Passage cité -
Pour les hypothèques conventionnelles, on sait que la seule convention des parties constitue hypothèque, mais qu'en l'absence d'inscription le prêteur ne peut ni opposer son hypothèque aux tiers ni poursuivre contre le débiteur l'expropriation forcée. Une telle hypothèque aurait donc une existence purement théorique puisque, inopposable aux tiers, elle ne serait pas non plus susceptible d'expropriation forcée. La seule ressource qu'aurait un créancier hypothécaire dans ces conditions serait de requérir l'immatriculations de l'immeuble hypothéqué au nom de son débiteur comme propriétaire en ayant soin de faire inscrire son hypothèque par le jugement d'immatriculation. Il faut remarquer en effet que si l'hypothèque n'est pas inscrite par le jugement d'immatriculation elle ne pourra plus être inscrite par la suite.

En effet, le jugement d'immatriculation fait purge de tous les droits réels antérieurs et aucune preuve n'est admissible à l'effet d'établir l'existence d'un droit réel antérieur au jugement d'immatriculation et qui n'y a pas été mentionné.

Telle est la situation de défaveur où le législateur a placé le propriétaire d'immeubles non immatriculés. Certains lui en ont fait un grief, nous estimons au contraire cette législation satisfaisante.

Le législateur impose l'obligation de l'immatriculation à tout Européen qui reçoit un immeuble de l'État ou qui acquiert un immeuble d'un indigène; or, tout Européen propriétaire d'un immeuble le détient, lui ou son auteur, en vertu de l'une de ces deux origines concession de la Colonie ou vente d'un indigène, on peut donc admettre que tout Européen propriétaire d'un immeuble non imma

triculé est en faute, lui ou son auteur. C'est donc à bon droit, ainsi que nous le disions précédemment, que le législateur voulant établir le nouveau régime a mis dans une situation de défaveur ceux qui ne s'y sont pas soumis.

Entrées extraites -
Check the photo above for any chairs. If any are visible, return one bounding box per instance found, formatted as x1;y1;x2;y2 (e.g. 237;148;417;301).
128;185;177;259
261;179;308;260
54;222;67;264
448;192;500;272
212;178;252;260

Consigne - Reprenez le passage sur l'immatriculation des immeubles depuis « Le législateur impose » jusqu'à « sont pas soumis. » inclus, en substituant « Français » à « Européen ».

Réponse attendue -
Le législateur impose l'obligation de l'immatriculation à tout Français qui reçoit un immeuble de l'État ou qui acquiert un immeuble d'un indigène; or, tout Français propriétaire d'un immeuble le détient, lui ou son auteur, en vertu de l'une de ces deux origines concession de la Colonie ou vente d'un indigène, on peut donc admettre que tout Français propriétaire d'un immeuble non imma

triculé est en faute, lui ou son auteur. C'est donc à bon droit, ainsi que nous le disions précédemment, que le législateur voulant établir le nouveau régime a mis dans une situation de défaveur ceux qui ne s'y sont pas soumis.